Installing the new track, which is 2100 metres by 7.5 metres in circumference, and replacing the old track was a $1.6 million project funded by Racing Victoria and the VRC.

The VRC allocated the entire old Pro-Ride track to other training establishments, which O’Keeffe had been an enjoyable and satisfying project to work on.

“Firstly, we gave the local trainers the chance to use it for their properties and some have used it on their training farms,” O’Keeffe said.

“After that, it’s been split. A portion went to Godolphin to use at its stud farm for mating barns, stallions and mares. We also donated some to the Riding For The Disabled at Pakenham which will help them build a new arena for the students to be able to ride on.”

O’Keeffe said Jamie Kah had also taken a portion of it to use at her dressage area and Lauriston Park pre-training centre at Corinella had also taken a portion of the Pro-Ride track.

Melbourne Cup-winning trainer Mike Moroney said he viewed the installation of the Gallop Track as a continuation of the VRC’s commitment to Flemington as a training centre.

“There are so many options for a trainer to use. There are so many tracks to use and the best thing about it is they are big spacious tracks.

“They are also well marshalled. Everything is railed and there’s the tunnel for the horses to use to get to and from the track. It ticks all the boxes.”

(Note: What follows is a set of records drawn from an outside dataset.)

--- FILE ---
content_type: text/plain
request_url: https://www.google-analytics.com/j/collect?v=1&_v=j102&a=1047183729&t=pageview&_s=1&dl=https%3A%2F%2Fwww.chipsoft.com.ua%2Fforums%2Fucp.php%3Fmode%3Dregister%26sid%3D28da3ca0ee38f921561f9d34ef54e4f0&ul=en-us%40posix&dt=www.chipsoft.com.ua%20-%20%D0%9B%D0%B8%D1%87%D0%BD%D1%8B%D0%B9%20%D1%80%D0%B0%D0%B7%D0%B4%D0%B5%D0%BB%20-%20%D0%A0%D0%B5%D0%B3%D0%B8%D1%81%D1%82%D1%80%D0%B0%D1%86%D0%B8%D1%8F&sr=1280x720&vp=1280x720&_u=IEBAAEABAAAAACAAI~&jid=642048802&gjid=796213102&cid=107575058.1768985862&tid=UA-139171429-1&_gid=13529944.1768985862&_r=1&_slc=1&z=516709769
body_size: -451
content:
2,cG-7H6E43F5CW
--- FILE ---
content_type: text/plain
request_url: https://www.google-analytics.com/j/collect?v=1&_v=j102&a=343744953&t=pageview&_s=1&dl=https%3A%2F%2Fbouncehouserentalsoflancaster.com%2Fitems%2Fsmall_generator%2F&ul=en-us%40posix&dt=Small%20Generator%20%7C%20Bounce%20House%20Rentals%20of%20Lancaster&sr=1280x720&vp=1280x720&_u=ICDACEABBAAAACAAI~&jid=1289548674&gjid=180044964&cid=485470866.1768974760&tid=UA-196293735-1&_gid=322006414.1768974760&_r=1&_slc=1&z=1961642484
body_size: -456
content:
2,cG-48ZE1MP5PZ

Fellow Melbourne Cup-winning local trainer Danny O’Brien said the VRC made training a priority, especially since Neil Wilson became chief executive and Steve Rosich was continuing that legacy.

“Training’s a priority for the VRC. We’re lucky to be using a world-class facility,” he said.

O’Brien said the installation of the Gallop Track only enhanced Flemington as a training base.

He said the other key aspect of training at Flemington was the excellent track supervision and management of it by Liam O’Keeffe and his team.

In fact, he is confident that Flemington trainers enjoy great success because of this excellent training facility.